Count the lines in the records below that contain the string "rect", matching case exactly, and reply with that number alone.
>> start Entries provided
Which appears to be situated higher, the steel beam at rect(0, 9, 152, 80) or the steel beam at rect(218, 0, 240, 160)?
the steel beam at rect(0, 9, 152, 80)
>> end Entries provided
>> start Entries provided
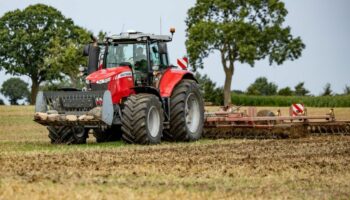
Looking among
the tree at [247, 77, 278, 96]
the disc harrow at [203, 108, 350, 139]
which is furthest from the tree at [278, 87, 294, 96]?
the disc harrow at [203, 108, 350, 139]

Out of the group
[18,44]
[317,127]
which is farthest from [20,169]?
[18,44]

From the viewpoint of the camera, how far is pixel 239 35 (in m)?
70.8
>> end Entries provided
§ Output for this exercise: 2